- **GIVEN EXERCISE**
Copy out all of the records below word for word, leaving the pictures out of your answer.

- **DATA RECORDS**
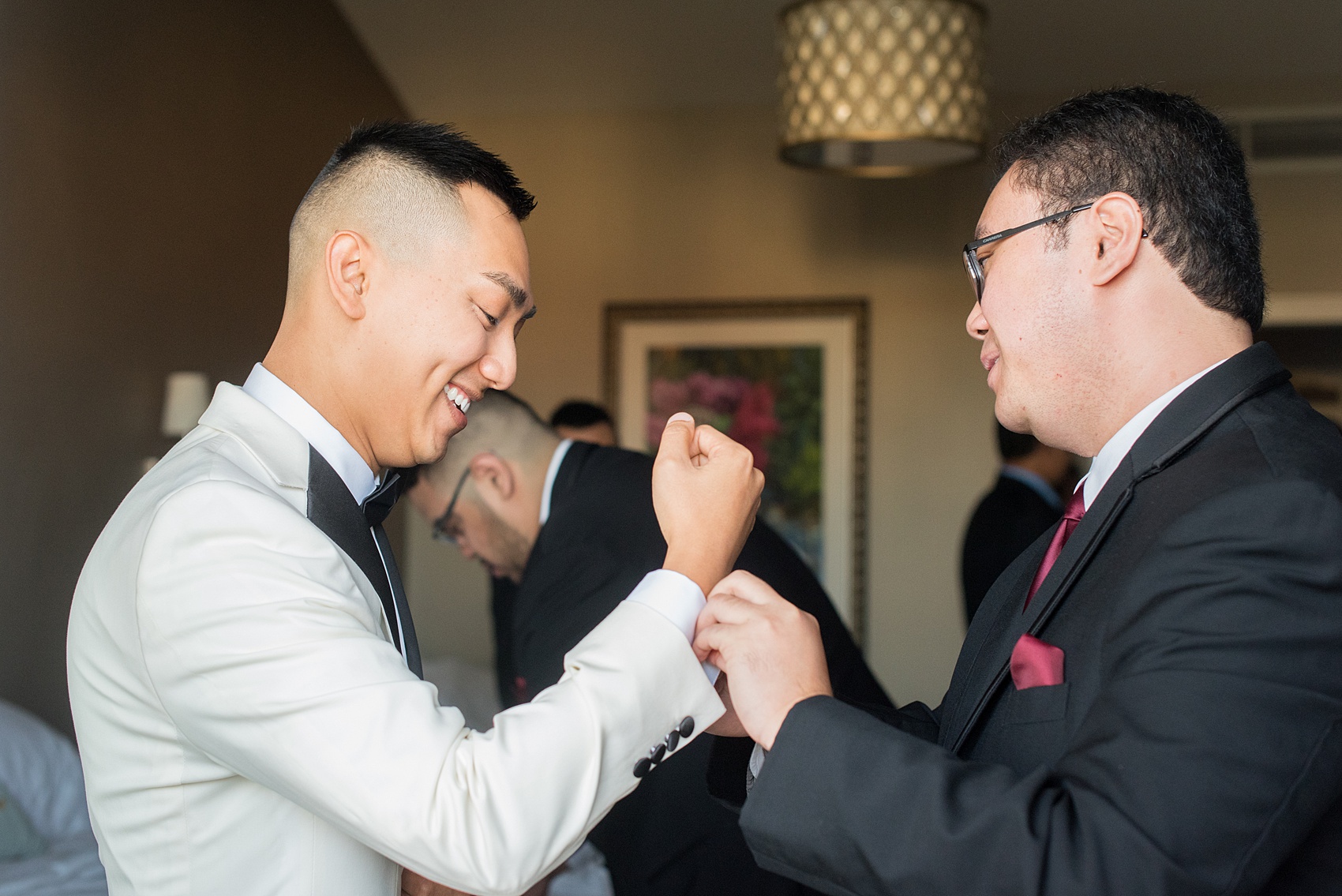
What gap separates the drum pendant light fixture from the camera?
3289mm

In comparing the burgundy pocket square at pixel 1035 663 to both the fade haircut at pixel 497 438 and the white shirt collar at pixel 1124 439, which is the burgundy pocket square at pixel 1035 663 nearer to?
the white shirt collar at pixel 1124 439

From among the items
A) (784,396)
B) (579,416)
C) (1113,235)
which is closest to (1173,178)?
(1113,235)

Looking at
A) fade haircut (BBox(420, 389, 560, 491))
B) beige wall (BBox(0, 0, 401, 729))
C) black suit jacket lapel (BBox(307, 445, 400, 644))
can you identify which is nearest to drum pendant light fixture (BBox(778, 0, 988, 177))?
fade haircut (BBox(420, 389, 560, 491))

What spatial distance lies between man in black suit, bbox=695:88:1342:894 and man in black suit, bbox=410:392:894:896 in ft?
1.49

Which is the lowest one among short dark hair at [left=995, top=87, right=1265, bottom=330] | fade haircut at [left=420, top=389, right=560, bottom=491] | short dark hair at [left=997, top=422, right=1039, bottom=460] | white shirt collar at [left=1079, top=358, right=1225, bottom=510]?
short dark hair at [left=997, top=422, right=1039, bottom=460]

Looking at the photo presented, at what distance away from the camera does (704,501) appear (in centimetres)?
136

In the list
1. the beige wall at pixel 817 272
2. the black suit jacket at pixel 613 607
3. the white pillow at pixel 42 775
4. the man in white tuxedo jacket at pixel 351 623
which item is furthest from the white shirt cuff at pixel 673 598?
the beige wall at pixel 817 272

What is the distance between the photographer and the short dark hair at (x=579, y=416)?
4.39 m

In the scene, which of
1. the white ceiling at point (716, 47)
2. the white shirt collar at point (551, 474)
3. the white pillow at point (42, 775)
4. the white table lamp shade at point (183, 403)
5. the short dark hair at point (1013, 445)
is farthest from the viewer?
the white ceiling at point (716, 47)

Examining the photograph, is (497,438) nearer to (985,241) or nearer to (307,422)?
(307,422)

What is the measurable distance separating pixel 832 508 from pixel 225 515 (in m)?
4.58

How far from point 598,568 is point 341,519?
1.01 metres

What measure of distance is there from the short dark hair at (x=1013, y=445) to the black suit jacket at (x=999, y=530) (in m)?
0.12

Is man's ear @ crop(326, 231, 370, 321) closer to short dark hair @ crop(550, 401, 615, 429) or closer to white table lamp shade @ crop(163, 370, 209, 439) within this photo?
white table lamp shade @ crop(163, 370, 209, 439)
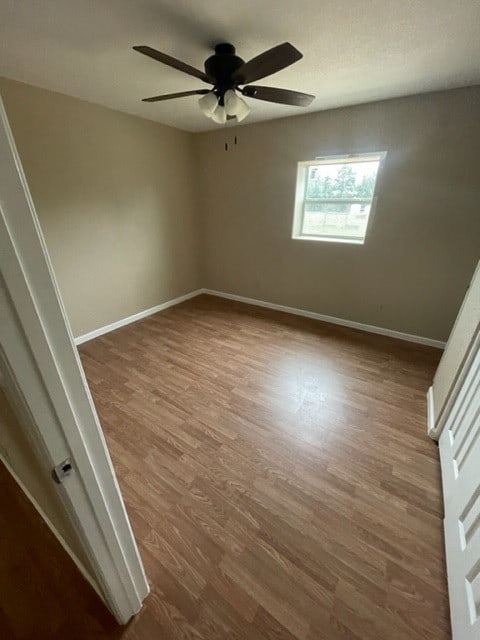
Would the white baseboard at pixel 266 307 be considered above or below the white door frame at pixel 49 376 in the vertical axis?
below

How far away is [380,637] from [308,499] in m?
0.51

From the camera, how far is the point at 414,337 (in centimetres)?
290

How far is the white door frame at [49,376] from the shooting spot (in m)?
0.44

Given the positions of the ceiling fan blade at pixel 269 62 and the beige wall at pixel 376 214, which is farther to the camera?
the beige wall at pixel 376 214

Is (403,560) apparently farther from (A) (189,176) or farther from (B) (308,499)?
(A) (189,176)

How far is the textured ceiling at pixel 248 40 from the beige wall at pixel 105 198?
29 centimetres

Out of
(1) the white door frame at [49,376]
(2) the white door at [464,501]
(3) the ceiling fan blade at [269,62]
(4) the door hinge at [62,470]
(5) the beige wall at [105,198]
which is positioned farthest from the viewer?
(5) the beige wall at [105,198]

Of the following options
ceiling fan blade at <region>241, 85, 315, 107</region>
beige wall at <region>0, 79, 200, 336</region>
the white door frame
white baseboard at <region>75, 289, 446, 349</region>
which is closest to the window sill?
white baseboard at <region>75, 289, 446, 349</region>

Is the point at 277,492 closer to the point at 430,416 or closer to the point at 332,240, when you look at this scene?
the point at 430,416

- **EXERCISE RESPONSE**
What gap separates the drum pendant light fixture from the camera?
3289mm

In comparing the burgundy pocket square at pixel 1035 663 to both the fade haircut at pixel 497 438 and the white shirt collar at pixel 1124 439, which is the burgundy pocket square at pixel 1035 663 nearer to?
the white shirt collar at pixel 1124 439

From among the items
A) (784,396)
B) (579,416)
C) (1113,235)
which is closest to (1173,178)?
(1113,235)

Looking at
A) fade haircut (BBox(420, 389, 560, 491))
B) beige wall (BBox(0, 0, 401, 729))
C) black suit jacket lapel (BBox(307, 445, 400, 644))
can you identify which is nearest to drum pendant light fixture (BBox(778, 0, 988, 177))?
fade haircut (BBox(420, 389, 560, 491))

What spatial distance lies between man in black suit, bbox=695:88:1342:894 and man in black suit, bbox=410:392:894:896 in ft?
1.49

Which is the lowest one among short dark hair at [left=995, top=87, right=1265, bottom=330] | fade haircut at [left=420, top=389, right=560, bottom=491] | short dark hair at [left=997, top=422, right=1039, bottom=460] | white shirt collar at [left=1079, top=358, right=1225, bottom=510]?
short dark hair at [left=997, top=422, right=1039, bottom=460]

Looking at the photo presented, at what distance away from the camera does (704,501) appear (in centimetres)?
136

In the list
1. the beige wall at pixel 817 272
2. the black suit jacket at pixel 613 607
3. the white pillow at pixel 42 775
4. the man in white tuxedo jacket at pixel 351 623
which item is furthest from the white shirt cuff at pixel 673 598?
the beige wall at pixel 817 272

What is the distance between the photographer and the short dark hair at (x=579, y=416)?
4.39 m

In the scene, which of
1. the white ceiling at point (716, 47)
2. the white shirt collar at point (551, 474)
3. the white pillow at point (42, 775)
4. the white table lamp shade at point (183, 403)
5. the short dark hair at point (1013, 445)
is farthest from the viewer?
the white ceiling at point (716, 47)

Examining the photograph, is (497,438) nearer to (985,241) or nearer to (307,422)?
(307,422)

What is the measurable distance separating pixel 832 508 from pixel 225 515 (in m)?
4.58

How far from point 598,568 is point 341,519?
1.01 metres

What measure of distance is there from the short dark hair at (x=1013, y=445) to the black suit jacket at (x=999, y=530) (in m)?
0.12

Is man's ear @ crop(326, 231, 370, 321) closer to short dark hair @ crop(550, 401, 615, 429) or closer to white table lamp shade @ crop(163, 370, 209, 439) within this photo?
white table lamp shade @ crop(163, 370, 209, 439)
Would the white baseboard at pixel 266 307 be considered above or below the white door frame at pixel 49 376 in the vertical axis?
below

How far away is [380,637] from [308,499] in m?
0.51

From the camera, how far is the point at 414,337 (in centimetres)?
290

How far is the white door frame at [49,376] from the shooting spot (in m)?
0.44

Given the positions of the ceiling fan blade at pixel 269 62 and the beige wall at pixel 376 214, which is farther to the camera?
the beige wall at pixel 376 214

Is (403,560) apparently farther from (A) (189,176) or farther from (B) (308,499)?
(A) (189,176)

How far is the textured ceiling at pixel 248 40 from the beige wall at pixel 105 198?
29 centimetres

Out of
(1) the white door frame at [49,376]
(2) the white door at [464,501]
(3) the ceiling fan blade at [269,62]
(4) the door hinge at [62,470]
(5) the beige wall at [105,198]
which is positioned farthest from the viewer?
(5) the beige wall at [105,198]

Of the following options
ceiling fan blade at <region>241, 85, 315, 107</region>
beige wall at <region>0, 79, 200, 336</region>
the white door frame
white baseboard at <region>75, 289, 446, 349</region>
which is closest to the window sill?
white baseboard at <region>75, 289, 446, 349</region>

Is the point at 277,492 closer to the point at 430,416 or closer to the point at 332,240, when you look at this scene?
the point at 430,416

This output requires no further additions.